To do: Beginning with the line that contains "What is the quantified", extract each line through the end of the listing below, with no additions or omissions.

[Start of Stored data]

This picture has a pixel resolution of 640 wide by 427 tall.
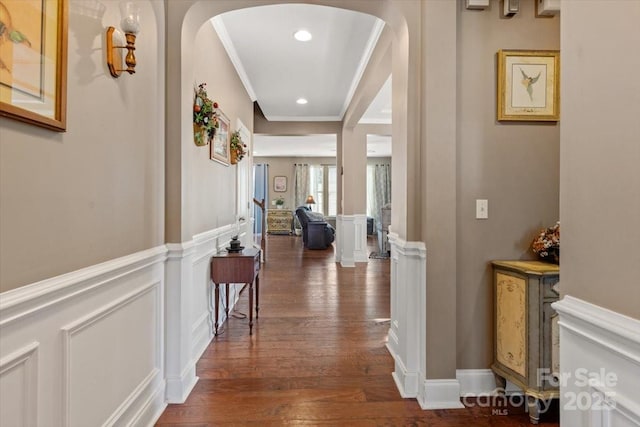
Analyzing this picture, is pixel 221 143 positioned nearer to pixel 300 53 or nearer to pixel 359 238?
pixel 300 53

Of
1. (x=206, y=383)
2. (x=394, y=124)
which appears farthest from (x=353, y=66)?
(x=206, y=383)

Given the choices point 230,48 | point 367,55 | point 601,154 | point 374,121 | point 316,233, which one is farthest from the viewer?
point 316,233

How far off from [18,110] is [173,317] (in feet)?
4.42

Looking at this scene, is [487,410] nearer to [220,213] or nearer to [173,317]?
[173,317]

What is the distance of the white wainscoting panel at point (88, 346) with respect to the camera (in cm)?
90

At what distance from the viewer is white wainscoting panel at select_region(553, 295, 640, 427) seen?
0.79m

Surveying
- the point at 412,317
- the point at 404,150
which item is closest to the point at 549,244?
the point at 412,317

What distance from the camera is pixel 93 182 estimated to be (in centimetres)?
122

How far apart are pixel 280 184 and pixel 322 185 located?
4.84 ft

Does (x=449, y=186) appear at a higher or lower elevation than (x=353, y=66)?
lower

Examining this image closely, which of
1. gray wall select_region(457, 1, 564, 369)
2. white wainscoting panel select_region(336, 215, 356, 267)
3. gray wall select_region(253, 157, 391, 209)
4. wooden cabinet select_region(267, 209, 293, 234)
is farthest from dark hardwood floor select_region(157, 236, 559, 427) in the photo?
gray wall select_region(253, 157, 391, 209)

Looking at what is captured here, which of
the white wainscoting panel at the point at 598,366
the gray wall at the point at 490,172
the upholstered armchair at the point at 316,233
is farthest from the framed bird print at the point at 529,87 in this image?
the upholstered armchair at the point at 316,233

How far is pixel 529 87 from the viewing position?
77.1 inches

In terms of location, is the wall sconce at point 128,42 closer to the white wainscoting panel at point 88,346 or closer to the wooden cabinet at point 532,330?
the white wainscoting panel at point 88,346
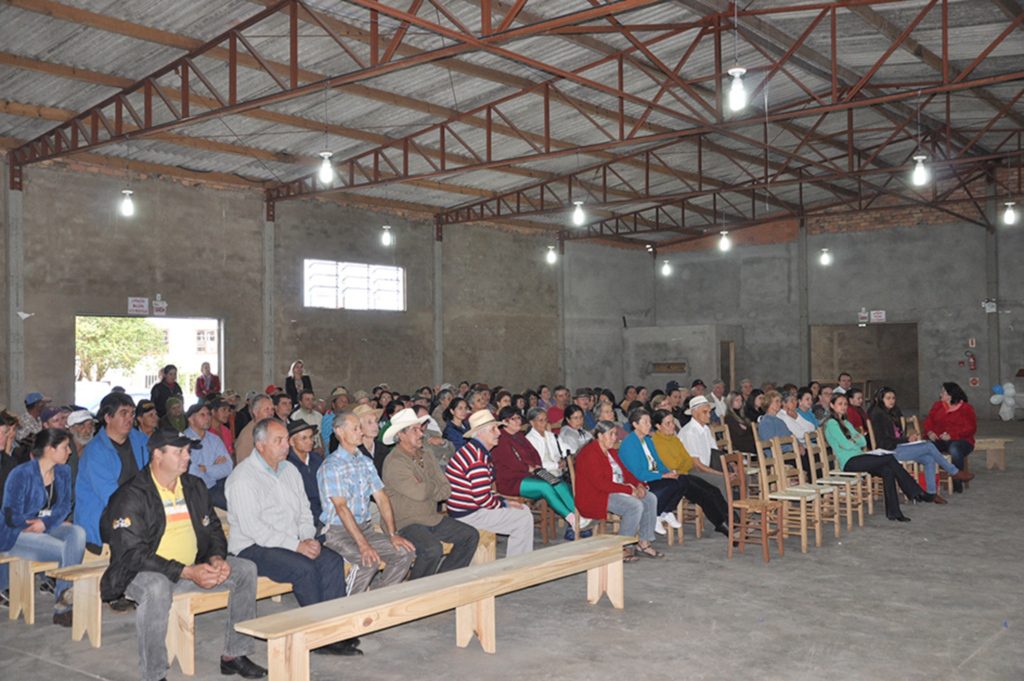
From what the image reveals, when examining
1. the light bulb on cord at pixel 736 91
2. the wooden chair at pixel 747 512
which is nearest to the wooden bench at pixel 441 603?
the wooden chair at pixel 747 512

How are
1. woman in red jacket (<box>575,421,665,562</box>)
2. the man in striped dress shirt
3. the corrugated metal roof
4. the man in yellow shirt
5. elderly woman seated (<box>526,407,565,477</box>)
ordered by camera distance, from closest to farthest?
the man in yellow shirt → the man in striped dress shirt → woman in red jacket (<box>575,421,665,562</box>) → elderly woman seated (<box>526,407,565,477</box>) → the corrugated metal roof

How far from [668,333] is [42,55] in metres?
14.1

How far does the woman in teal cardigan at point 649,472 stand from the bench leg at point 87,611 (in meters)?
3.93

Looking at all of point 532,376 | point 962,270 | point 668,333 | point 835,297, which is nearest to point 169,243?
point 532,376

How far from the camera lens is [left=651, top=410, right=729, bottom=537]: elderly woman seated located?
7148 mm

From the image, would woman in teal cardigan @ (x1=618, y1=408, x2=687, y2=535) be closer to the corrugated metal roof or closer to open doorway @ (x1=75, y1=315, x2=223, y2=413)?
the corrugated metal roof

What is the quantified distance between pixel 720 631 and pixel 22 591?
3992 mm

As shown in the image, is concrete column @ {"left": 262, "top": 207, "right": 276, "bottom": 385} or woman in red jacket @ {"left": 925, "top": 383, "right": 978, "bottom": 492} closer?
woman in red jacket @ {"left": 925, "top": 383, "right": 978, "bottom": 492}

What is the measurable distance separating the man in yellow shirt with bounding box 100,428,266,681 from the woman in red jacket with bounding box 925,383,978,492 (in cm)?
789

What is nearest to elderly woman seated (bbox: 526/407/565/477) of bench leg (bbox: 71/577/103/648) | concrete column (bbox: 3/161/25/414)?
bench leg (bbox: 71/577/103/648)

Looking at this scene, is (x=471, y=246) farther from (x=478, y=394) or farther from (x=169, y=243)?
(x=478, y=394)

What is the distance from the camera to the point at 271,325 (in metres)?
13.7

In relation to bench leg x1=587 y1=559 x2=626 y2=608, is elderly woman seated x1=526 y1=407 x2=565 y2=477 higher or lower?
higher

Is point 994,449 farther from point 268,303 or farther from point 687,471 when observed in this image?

[End of Stored data]

Solution to the problem:
What is the quantified distance between pixel 720 631 and pixel 22 591?
3992 mm

As shown in the image, is concrete column @ {"left": 262, "top": 207, "right": 276, "bottom": 385} or woman in red jacket @ {"left": 925, "top": 383, "right": 978, "bottom": 492} closer?
woman in red jacket @ {"left": 925, "top": 383, "right": 978, "bottom": 492}

What is the measurable distance separating the man in yellow shirt with bounding box 100,428,266,681 from the woman in red jacket with bounding box 925,383,978,492 (in cm)?
789

What is nearest to elderly woman seated (bbox: 526/407/565/477) of bench leg (bbox: 71/577/103/648) | concrete column (bbox: 3/161/25/414)?
bench leg (bbox: 71/577/103/648)

Looking at this scene, is (x=471, y=246) farther from (x=478, y=394) or farther from (x=169, y=243)?
(x=478, y=394)

What is the distance from the camera to the point at 271,325 (in metres)?
13.7

In relation to bench leg x1=587 y1=559 x2=626 y2=608, is elderly woman seated x1=526 y1=407 x2=565 y2=477 higher or lower?
higher

Is point 994,449 farther from point 268,303 or farther from point 687,471 when observed in this image?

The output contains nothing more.